Wednesday, April 9, 2014

Path to Passover :: Interview with Miri

Welcome to my second interview in my Passover series! Today's interview is with Miri from (check it out!). I've never met her in person, but I have followed her blog for a while. I love the projects she displays. It makes me wish sometimes that I lived in LA to see in person some of the beautiful things she makes. Enjoy the interview!

Please introduce yourself, including the Congregation you attend as well as the role(s) you play. No role is too small :)
My name is Miri, and my blog is I attend Ruach LA. Because I was married only last June, my husband and I have taken a much needed break from any kind of leadership or service position, and we are really enjoying just being attendees.

How would you describe your level of Jewish observance? 
My Jewish observance is really what I can handle without pulling my hair out. I used to be very Conservadox, especially when it came to abstaining from certain things on Shabbat. This last year when I got married, I did everything myself: The bridesmaids dresses, the decor, the food, the cakes. I basically killed myself slowly for 6 months, then after the wedding work became very demanding, and I was pulling down at least 60 hours a week. Shabbat became more of a break from the trauma. Throughout all this, I've always kept a kosher kitchen with separate dishes and hechsher-only foods. Now that my husband and I are working for ourselves, we are working to get back to a better Shabbat observance.

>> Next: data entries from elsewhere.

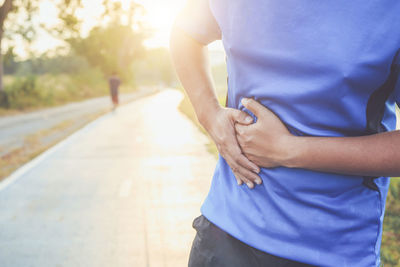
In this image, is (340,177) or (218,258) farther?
(218,258)

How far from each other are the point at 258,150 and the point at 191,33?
416 millimetres

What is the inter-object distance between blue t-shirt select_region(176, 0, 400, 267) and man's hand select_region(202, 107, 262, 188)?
3cm

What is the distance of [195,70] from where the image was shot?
44.8 inches

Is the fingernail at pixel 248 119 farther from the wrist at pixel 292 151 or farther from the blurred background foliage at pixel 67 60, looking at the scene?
the blurred background foliage at pixel 67 60

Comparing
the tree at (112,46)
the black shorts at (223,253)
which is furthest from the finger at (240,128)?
the tree at (112,46)

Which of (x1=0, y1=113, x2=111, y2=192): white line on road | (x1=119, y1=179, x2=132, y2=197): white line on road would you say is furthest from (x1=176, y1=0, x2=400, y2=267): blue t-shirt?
(x1=0, y1=113, x2=111, y2=192): white line on road

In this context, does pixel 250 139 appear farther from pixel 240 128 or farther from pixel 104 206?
pixel 104 206

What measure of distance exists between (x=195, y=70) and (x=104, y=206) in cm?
366

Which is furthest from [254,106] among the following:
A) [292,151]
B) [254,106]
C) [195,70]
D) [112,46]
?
[112,46]

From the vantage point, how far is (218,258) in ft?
3.27

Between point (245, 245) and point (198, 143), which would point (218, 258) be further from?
point (198, 143)

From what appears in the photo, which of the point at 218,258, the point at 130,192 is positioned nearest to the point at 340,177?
the point at 218,258

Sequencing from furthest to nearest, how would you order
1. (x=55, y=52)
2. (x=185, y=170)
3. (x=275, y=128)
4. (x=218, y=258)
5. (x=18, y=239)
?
(x=55, y=52)
(x=185, y=170)
(x=18, y=239)
(x=218, y=258)
(x=275, y=128)

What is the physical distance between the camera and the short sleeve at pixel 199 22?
1.06 meters
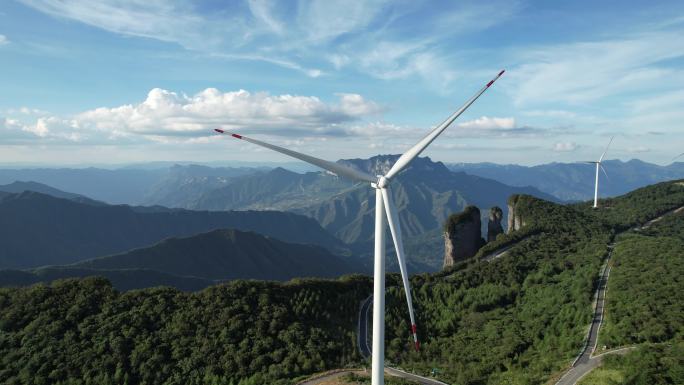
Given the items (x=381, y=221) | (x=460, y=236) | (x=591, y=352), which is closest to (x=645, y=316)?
(x=591, y=352)

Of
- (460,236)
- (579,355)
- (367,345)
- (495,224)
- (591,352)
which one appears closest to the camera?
(579,355)

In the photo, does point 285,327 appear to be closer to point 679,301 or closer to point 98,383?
point 98,383

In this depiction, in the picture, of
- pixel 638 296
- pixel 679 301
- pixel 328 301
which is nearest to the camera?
pixel 679 301

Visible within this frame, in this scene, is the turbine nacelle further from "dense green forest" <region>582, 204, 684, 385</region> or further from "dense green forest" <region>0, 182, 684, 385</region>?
"dense green forest" <region>582, 204, 684, 385</region>

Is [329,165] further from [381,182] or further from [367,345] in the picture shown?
[367,345]

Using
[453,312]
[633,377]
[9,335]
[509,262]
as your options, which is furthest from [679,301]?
[9,335]
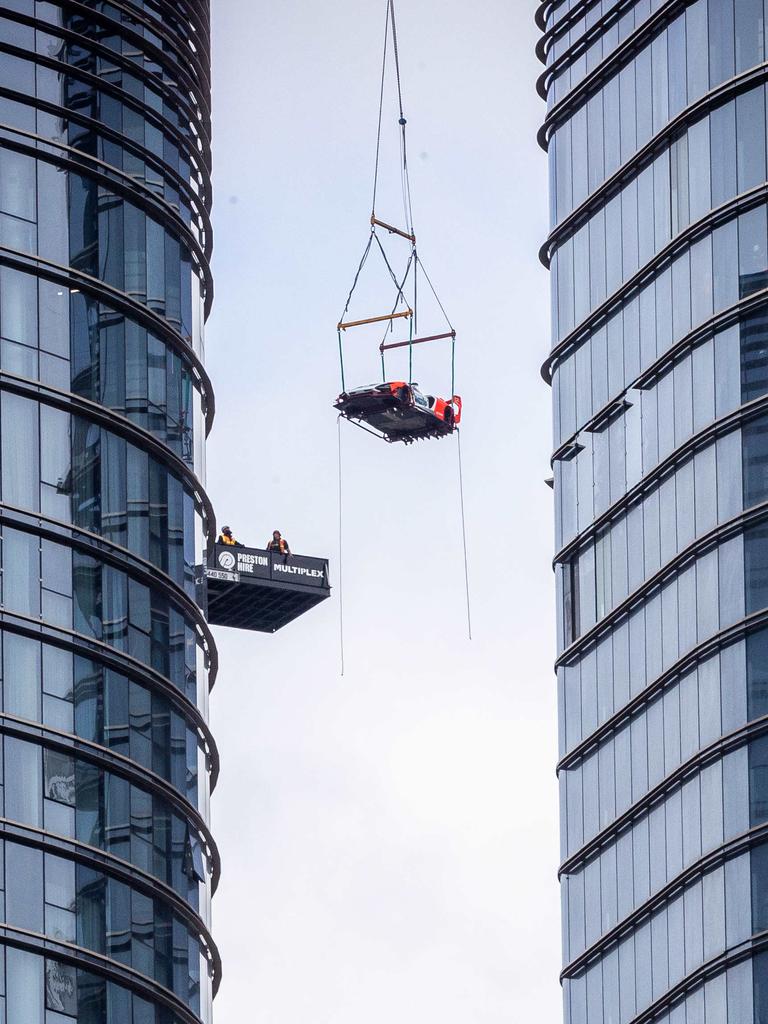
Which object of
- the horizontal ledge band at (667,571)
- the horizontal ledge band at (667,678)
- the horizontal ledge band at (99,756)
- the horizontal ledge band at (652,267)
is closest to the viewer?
the horizontal ledge band at (99,756)

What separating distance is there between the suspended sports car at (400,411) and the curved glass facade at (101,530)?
13749mm

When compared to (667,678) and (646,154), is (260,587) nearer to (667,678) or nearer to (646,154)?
(646,154)

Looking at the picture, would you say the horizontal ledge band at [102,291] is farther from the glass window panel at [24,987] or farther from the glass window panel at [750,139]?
the glass window panel at [24,987]

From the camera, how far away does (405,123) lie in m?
149

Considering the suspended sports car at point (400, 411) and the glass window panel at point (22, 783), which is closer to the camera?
the glass window panel at point (22, 783)

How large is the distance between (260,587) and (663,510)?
26071 millimetres

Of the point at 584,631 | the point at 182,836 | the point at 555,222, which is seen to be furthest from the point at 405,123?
the point at 182,836

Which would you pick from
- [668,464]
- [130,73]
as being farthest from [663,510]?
[130,73]

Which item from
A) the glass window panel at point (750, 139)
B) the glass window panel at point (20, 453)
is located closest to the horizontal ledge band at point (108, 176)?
the glass window panel at point (20, 453)

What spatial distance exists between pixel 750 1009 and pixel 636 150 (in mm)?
27235

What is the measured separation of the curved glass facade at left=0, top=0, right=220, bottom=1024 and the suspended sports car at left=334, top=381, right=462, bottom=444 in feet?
45.1

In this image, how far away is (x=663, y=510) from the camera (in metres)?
109

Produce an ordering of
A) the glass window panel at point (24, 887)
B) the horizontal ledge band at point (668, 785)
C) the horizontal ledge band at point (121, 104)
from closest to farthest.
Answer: the glass window panel at point (24, 887)
the horizontal ledge band at point (668, 785)
the horizontal ledge band at point (121, 104)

How long have you been celebrating Passover? Did you grow up celebrating it?
I did not grow up celebrating Passover as my parents became Christians when I was young. We also lived in a very remote place. A couple years ago I was at my mom's local grocery store looking for Matzah Meal and it was no no where to be found. The Messianic Movement introduced me to seders, and you can imagine for a while that looked like big congregational seders. When I became a little older, I started existing in both Messianic and non-Messianic communities, so I've been invited to many a home seder on both sides. I've actually never hosted an actual seder at my house.

What do you do to get ready for Passover? Please give me a brief description of your preparations. When do you start? How do you plan?
About 3 weeks before Passover I begin baking like a mad woman. This year we got a Costco membership, and bought the big bag of flour. I made a ton of bread and desserts, and most of them were distributed. I usually go overboard, as I did this year, and all that flour is almost gone. Once I've gone through eating the chametz, I go through all my cabinets in the kitchen, take everything out, toss anything containing the five grains, separate any kitniyot, wash all the dishes, deep clean the oven, refrigerator, stove and the inside of all the cabinets. Cover all the counter tops with tin foil, replace my cooking dishes with Passover dishes, replace plates and utensils is disposables and we're ready to go!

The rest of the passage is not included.